Ramacca, arrestati due uomini per l’omicidio di “Saddam”

di Redazione

Ramacca (Catania) – I carabinieri del nucleo investigativo del comando provinciale di Catania hanno eseguito un’ordinanza di custodia cautelare in carcere, emessa dal gip del tribunale etneo, su richiesta della Direzione distrettuale antimafia, nei confronti di Antonino Barbagallo, 43 anni, e Samuele Cannavò, di 22 anni, entrambi di Paternò. Entrambi devono rispondere dell’omicidio (ed anche del reato di porto e detenzione illegale di arma comune da sparo), con l’aggravante di aver agito con premeditazione e crudeltà, di Emanuele Pasquale Di Cavolo, 34 anni, detto “Saddam”, che venne trovato ucciso a Ramacca il 20 gennaio 2018. Omicidio commesso per rafforzare l’associazione mafiosa cui Barbagallo e Cannavò appartengono, vale dire il clan “Laudani”, soprannominati “Mussi i ficurinia”, in particolare il gruppo Rapisarda che controlla la zona di Paternò, sotto l’egida di Salvatore Rapisarda attualmente detenuto al regime del 41 bis.

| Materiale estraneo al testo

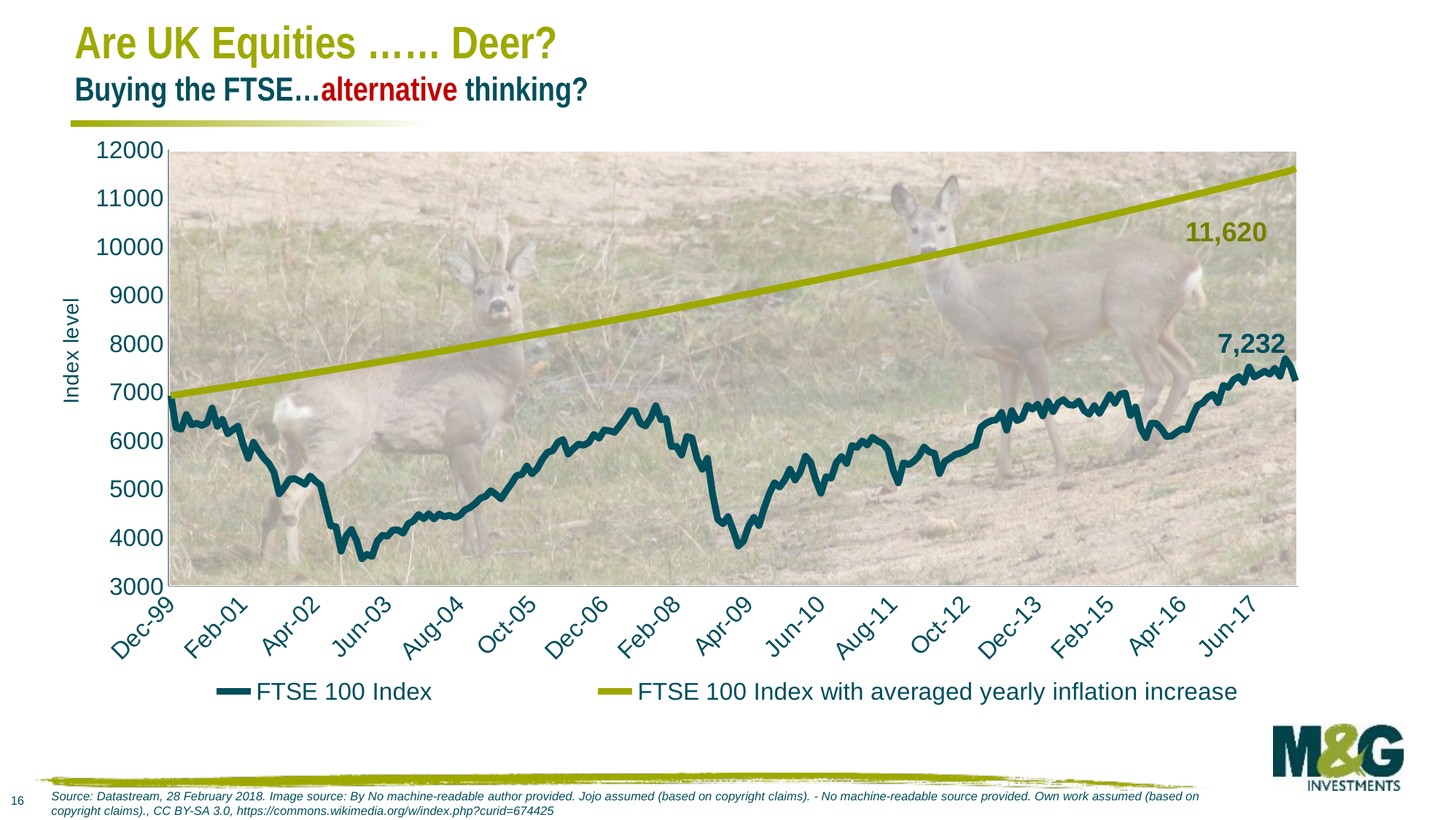
How many date labels are shown along the x axis? 16 Is the FTSE 100 Index value around Jun-03 greater or less than 5000? less How many series does the chart legend list? 2 Is the FTSE 100 Index with averaged yearly inflation increase value at Dec-99 greater or less than 8000? less What is the labelled end value of the FTSE 100 Index with averaged yearly inflation increase line? 11,620 Is the FTSE 100 Index value around Apr-09 greater or less than 5000? less What is the labelled end value of the FTSE 100 Index line? 7,232 At the end of the chart, which line is higher: the FTSE 100 Index or the FTSE 100 Index with averaged yearly inflation increase? FTSE 100 Index with averaged yearly inflation increase What kind of chart is shown on the slide? line chart Does the FTSE 100 Index with averaged yearly inflation increase line rise or fall from Dec-99 to Jun-17? rise What is the difference between the labelled end values of the two lines (11,620 and 7,232)? 4,388 What is the title of the vertical axis? Index level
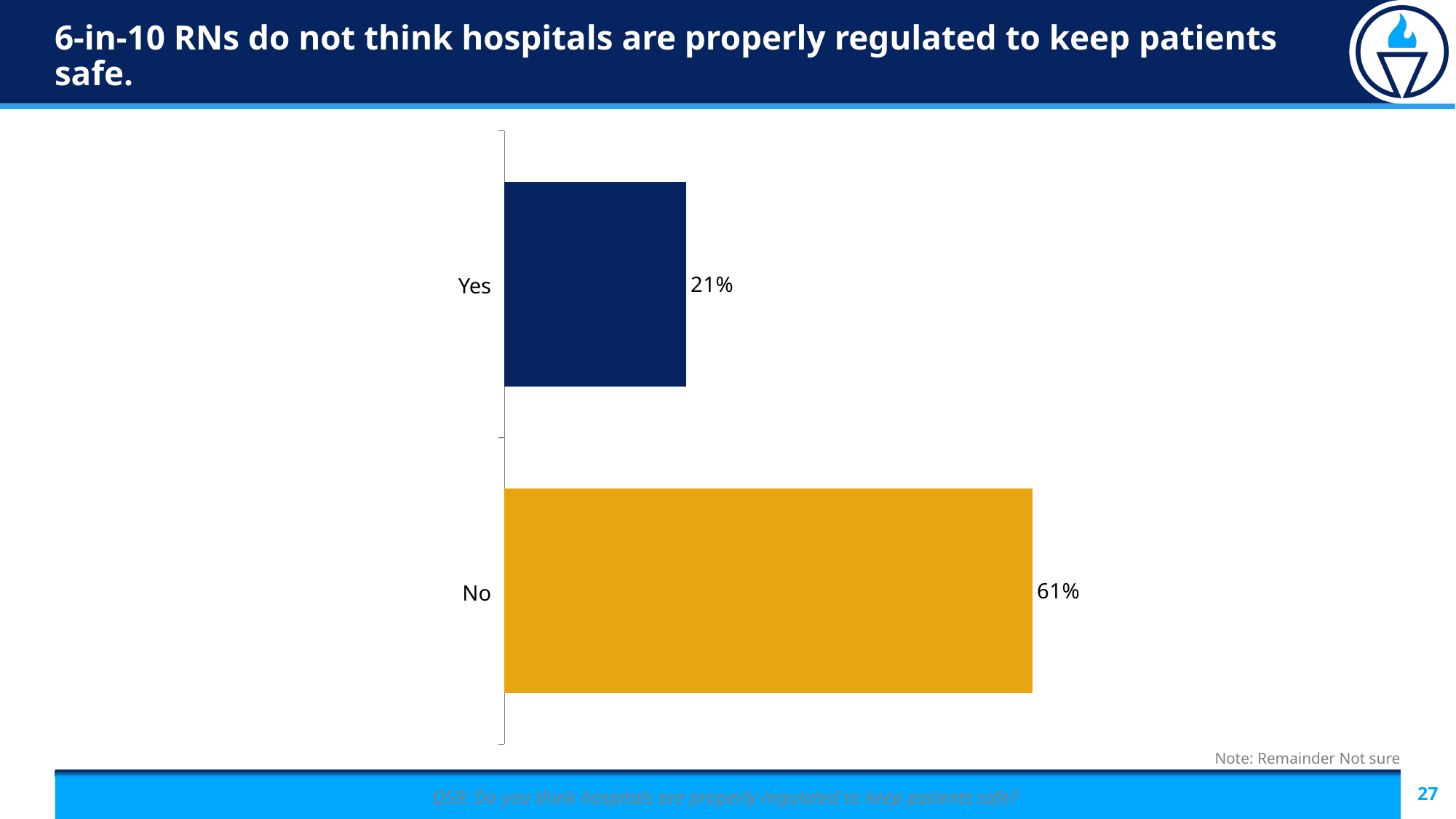
Which response has the highest value? No What is the combined percentage of the Yes and No responses? 82% Which is larger, the value for Yes or the value for No? No What percentage of RNs answered Yes? 21% What kind of chart is shown on the slide? Bar chart What colour is the bar for the No response? Orange Which response has the lowest value? Yes What is the difference in percentage points between the No and Yes responses? 40 percentage points How many response categories are shown in the chart? 2 What percentage of RNs answered No? 61% According to the note on the slide, what does the remainder of respondents represent? Not sure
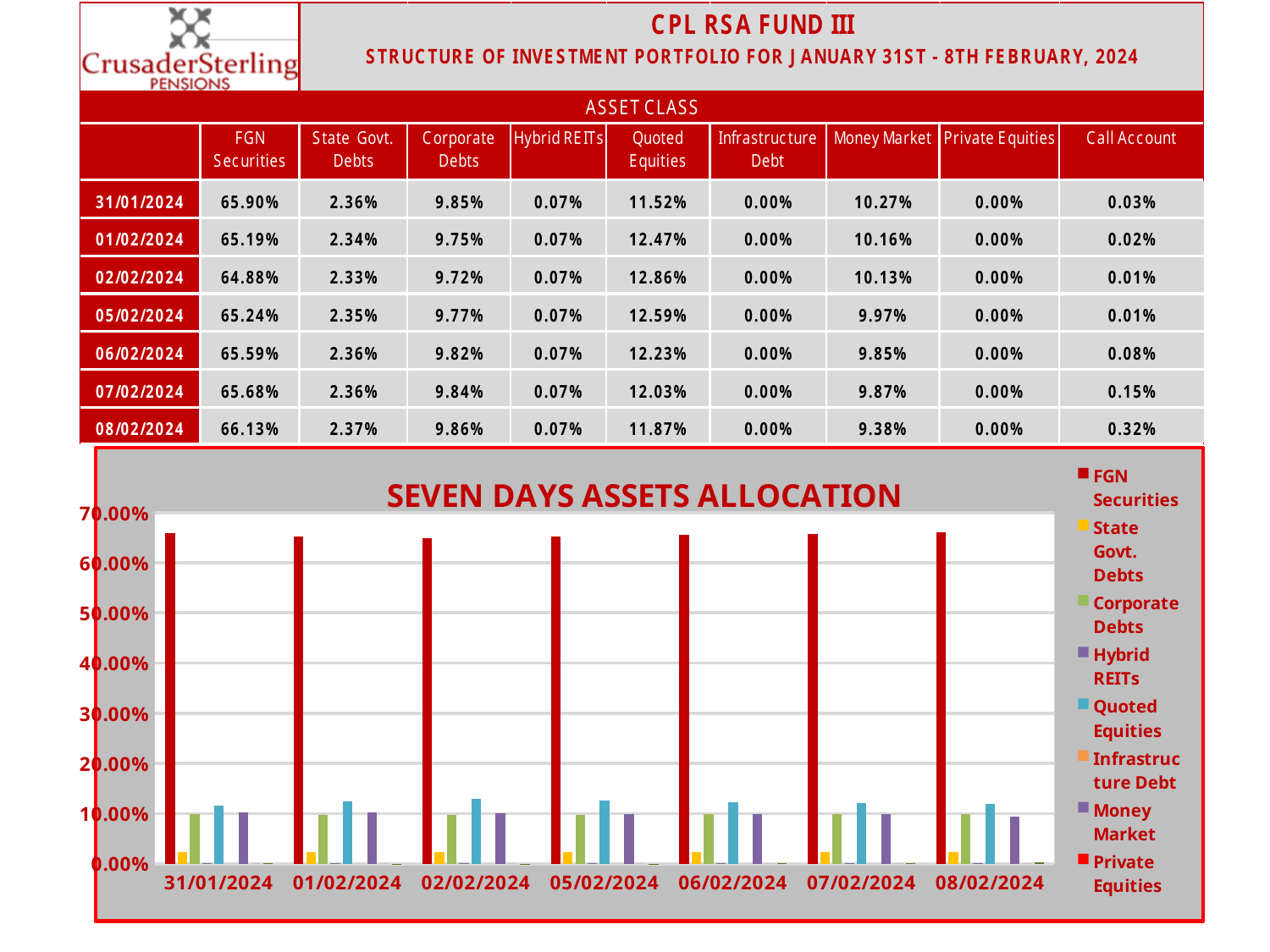
According to the slide, what is the Quoted Equities allocation on 02/02/2024? 12.86% In the 'SEVEN DAYS ASSETS ALLOCATION' chart, is the Corporate Debts value for 05/02/2024 greater or less than 20.00%? less How many dates are shown along the x axis of the 'SEVEN DAYS ASSETS ALLOCATION' chart? 7 Which asset class has the tallest bars on every date in the 'SEVEN DAYS ASSETS ALLOCATION' chart? FGN Securities According to the slide, what is the FGN Securities allocation on 08/02/2024? 66.13% According to the slide, what is the Money Market allocation on 31/01/2024? 10.27% On 01/02/2024, which is larger: Quoted Equities or Money Market? Quoted Equities By how much does the FGN Securities allocation on 08/02/2024 exceed that on 31/01/2024? 0.23% What kind of chart is the 'SEVEN DAYS ASSETS ALLOCATION' chart? bar chart In the 'SEVEN DAYS ASSETS ALLOCATION' chart, is the FGN Securities value for 31/01/2024 greater or less than 60.00%? greater What is the title of the chart on the slide? SEVEN DAYS ASSETS ALLOCATION In the 'SEVEN DAYS ASSETS ALLOCATION' chart, is the Quoted Equities value for 02/02/2024 greater or less than 20.00%? less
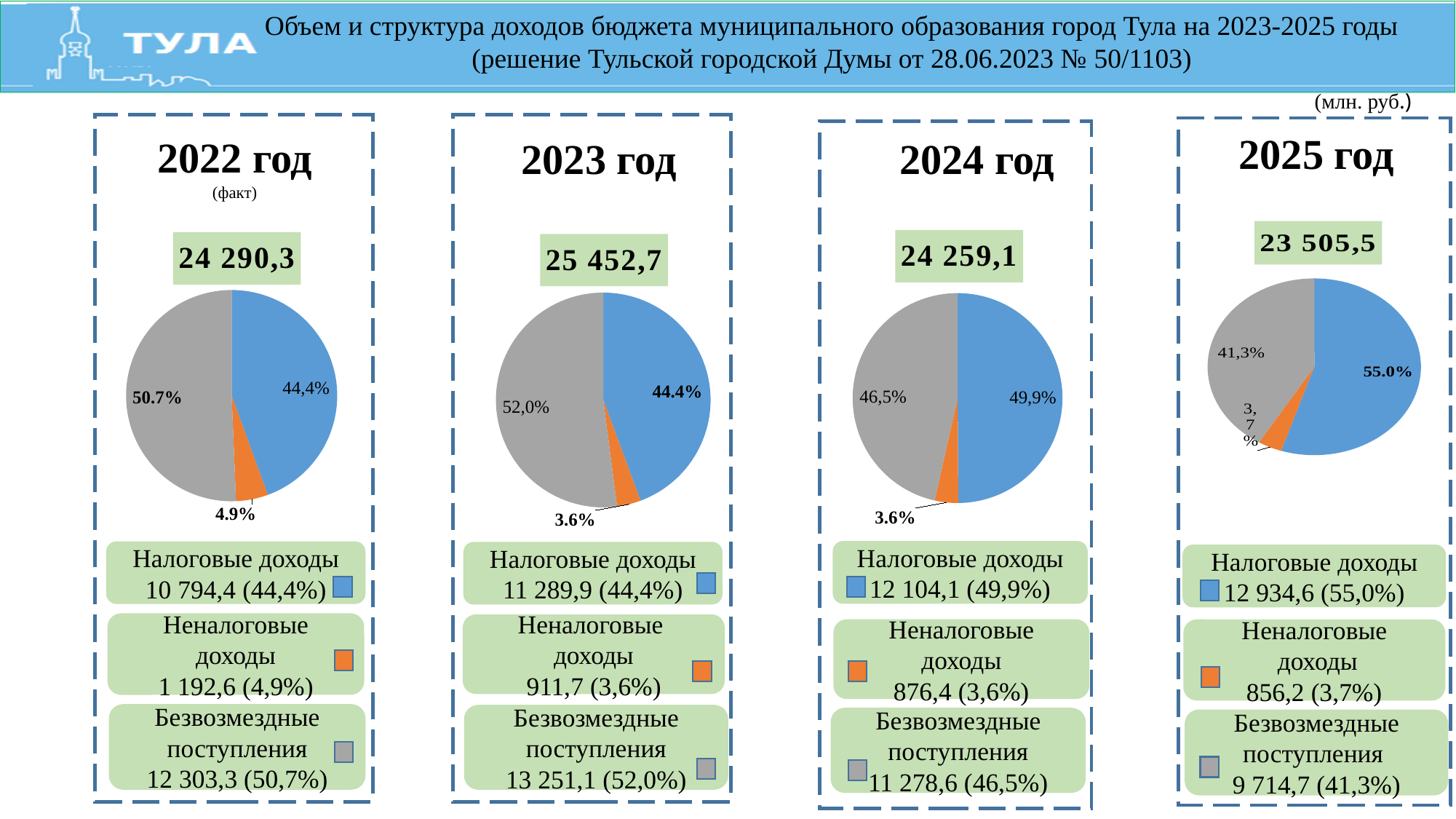
In the 2024 год chart, what is the value of Налоговые доходы in млн. руб.? 12 104,1 What colour represents Неналоговые доходы in the pie charts? Orange In the 2022 год pie chart, what share is shown for Безвозмездные поступления? 50,7% In the 2023 год pie chart, which is larger: Налоговые доходы or Безвозмездные поступления? Безвозмездные поступления In the 2025 год pie chart, which category has the largest slice? Налоговые доходы In the 2023 год pie chart, what share is shown for Налоговые доходы? 44,4% What type of chart is used for each year on the slide? Pie chart In the 2022 год pie chart, which category has the smallest slice? Неналоговые доходы What is the difference in percentage points between Налоговые доходы and Безвозмездные поступления in the 2025 год pie chart? 13,7 In the 2025 год chart, what is the value of Безвозмездные поступления in млн. руб.? 9 714,7 How many slices does each pie chart on the slide have? 3 In the 2024 год pie chart, what share is shown for Неналоговые доходы? 3,6%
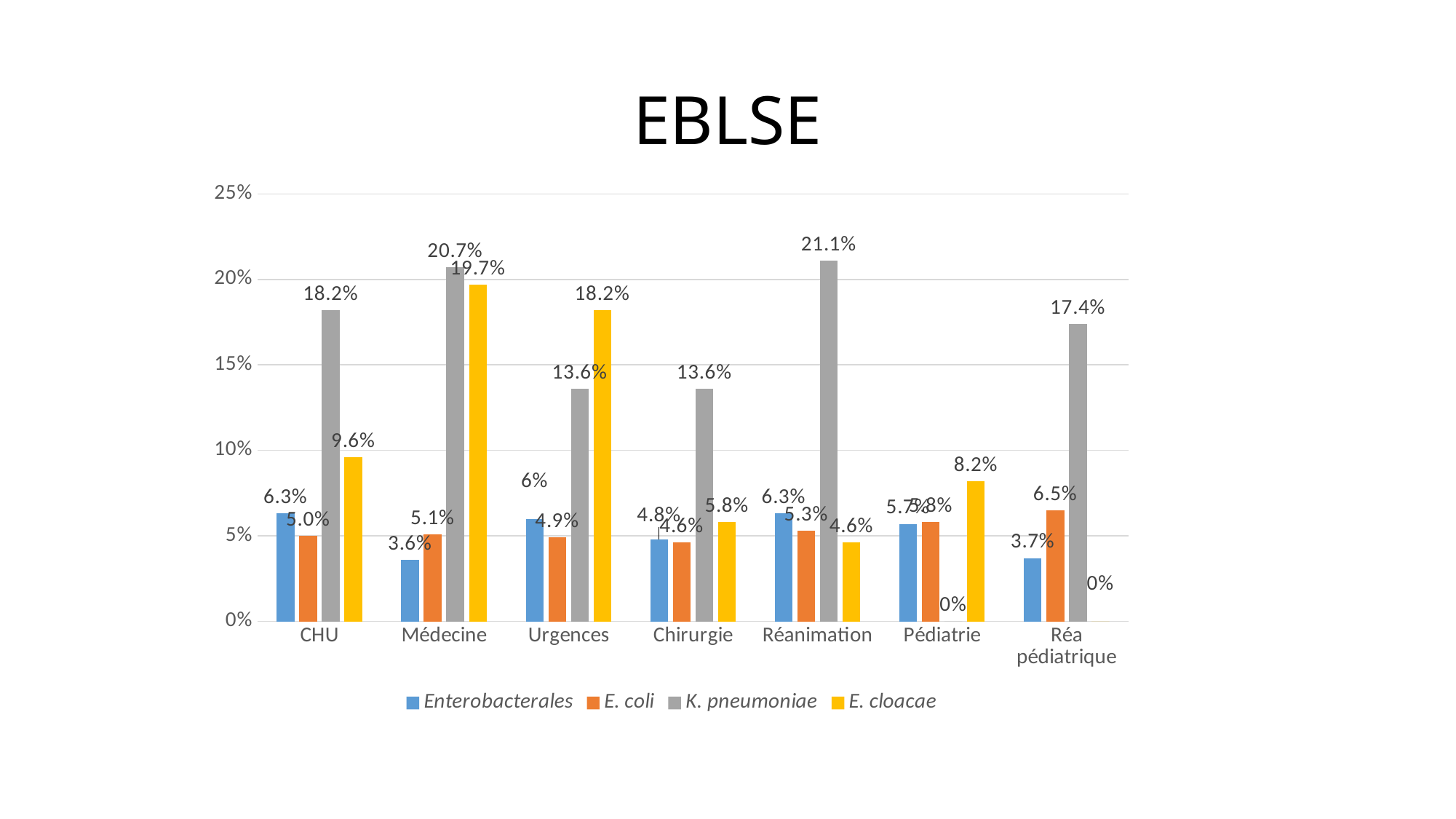
Which category has the lowest value for E. cloacae? Réa pédiatrique What is the difference between the K. pneumoniae value and the E. cloacae value in CHU? 8.6% What is the value for E. coli in Chirurgie? 4.6% What is the value for Enterobacterales in Réa pédiatrique? 3.7% What is the value for E. cloacae in Médecine? 19.7% Is the value for K. pneumoniae in Réa pédiatrique greater or less than 15%? greater What is the value for K. pneumoniae in Réanimation? 21.1% Which category has the highest value for K. pneumoniae? Réanimation What kind of chart is shown on the slide? Bar chart How many series does the legend list? 4 How many categories are shown on the x axis? 7 Which is larger in Urgences: the K. pneumoniae value or the E. cloacae value? E. cloacae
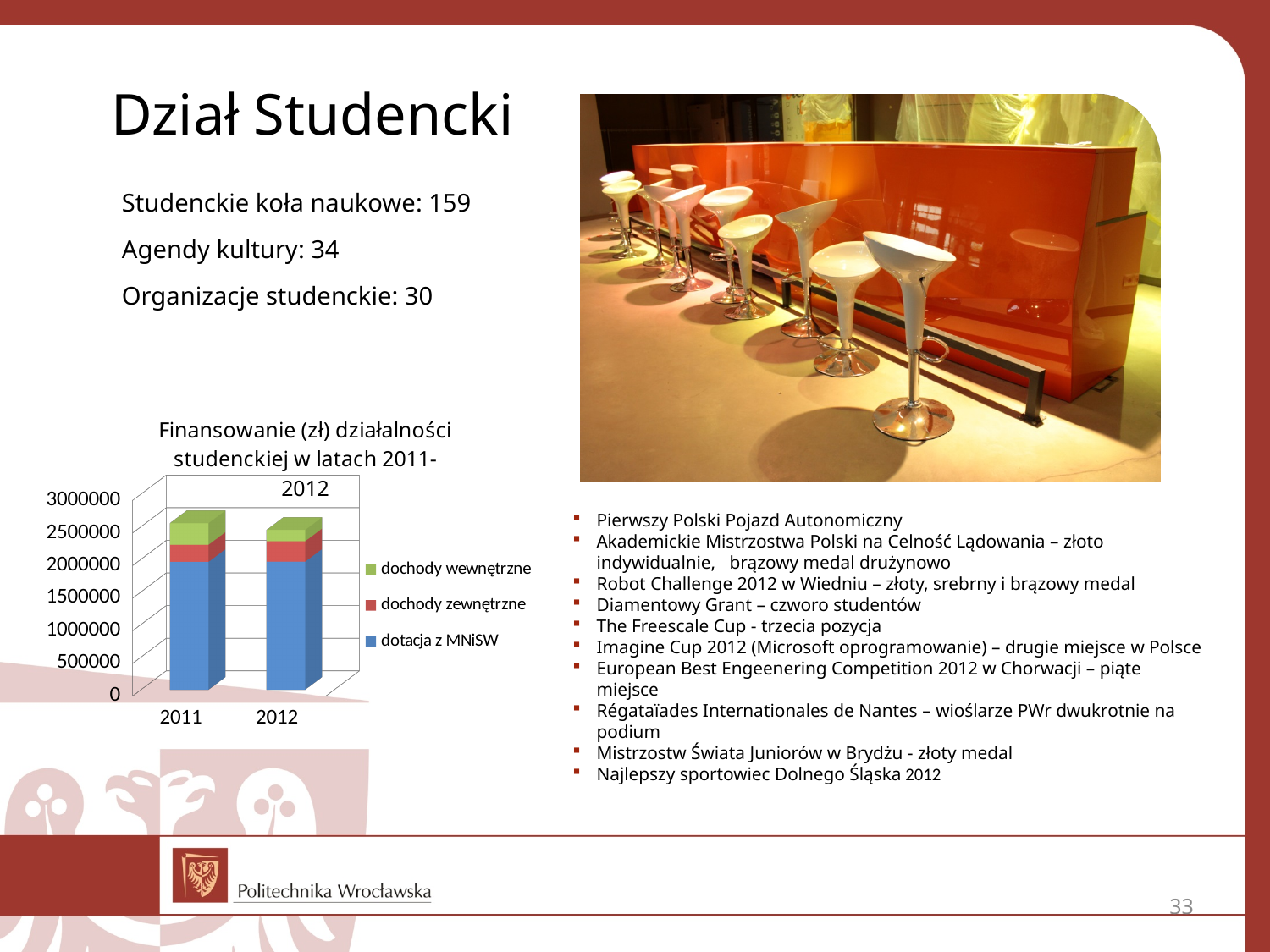
How many years (categories) are shown on the x axis of the chart? 2 Is the value of dotacja z MNiSW for 2012 greater or less than 1000000? greater Is the total height of the 2011 bar greater or less than 2000000? greater How many series does the chart's legend list? 3 Which series forms the bottom segment of each stacked bar in the chart? dotacja z MNiSW Is the total height of the 2012 bar greater or less than 3000000? less Which year has the taller stacked bar in the chart, 2011 or 2012? 2011 Which series is shown in blue in the chart? dotacja z MNiSW What kind of chart is shown on the slide? bar chart What is the title of the chart on the slide? Finansowanie (zł) działalności studenckiej w latach 2011-2012 Does the total funding rise or fall from 2011 to 2012 in the chart? fall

Il provvedimento cautelare, oltre che sui risultati delle indagini, si basa anche su una parallela attività investigativa svolta a proposito di un’inchiesta per associazione mafiosa, sempre sul territorio di Paternò (la cosiddetta operazione “En Plein 2”). In questo frangente erano, infatti, venuti a galla gli assidui rapporti di frequentazione tra la vittima ed alcuni esponenti del clan Rapisarda, tra i quali proprio gli arrestati di oggi Barbagallo e Cannavò. Si è scoperto così che pochi giorni prima di morire la vittima e i due presunti assassini avrebbero avuto dei dissapori a causa del comportamento di Di Cavolo, ritenuto “inaffidabile”, per la sua abitudine di parlare troppo e di mettere in giro voci denigratorie nei confronti di altri componenti del gruppo mafioso. Di qui scaturiva la decisione di eliminarlo, portandolo in località distante dal territorio controllato dalla cosca. I due sicari, secondo la ricostruzione emersa dalle indagini, avrebbero così portato Di Cavolo con una scusa nella zona di Raddusa e lì massacrato a colpi di pietra in faccia il loro ex compagno di sodalizio, per renderne irriconoscibili i tratti somatici.

L’attività investigativa consentiva di accertare, inoltre, grazie alle indagini balistiche delegate ai carabinieri del Ris di Messina, che la pistola utilizzata per l’omicidio Di Cavolo era già stata utilizzata in occasione di una tentata rapina consumata il 30 dicembre 2017 ai danni dei titolari di un distributore di carburante di Paternò, fatto per il quale Cannavò è attualmente sotto processo. Veniva accertata, infatti, una perfetta corrispondenza tra l’ogiva rinvenuta in sede di esame autoptico sul cadavere della vittima, gli ulteriori due proiettili rinvenuti sulla scena dell’omicidio, e l’ogiva rinvenuta sul teatro della tentata rapina, a riprova del fatto che il suddetto materiale balistico era stato esploso da un’unica arma.

Ulteriori accertamenti tecnico scientifici compiuti sui campioni ematici rinvenuti sulla scena del crimine hanno consentito di attribuire una delle tracce a Barbagallo. Il provvedimento restrittivo è stato notificato ad entrambi gli indagati in carcere in quanto sono già detenuti dal 19 giugno 2018 perché arrestati nell’ambito del blitz “En Plein 2”, contro 19 appartenenti al clan Laudani che opera a Paternò, tutti chiamati a rispondere dei delitti di associazione di tipo mafioso, traffico di stupefacenti, tentata rapina, porto abusivo e detenzione illegale di armi.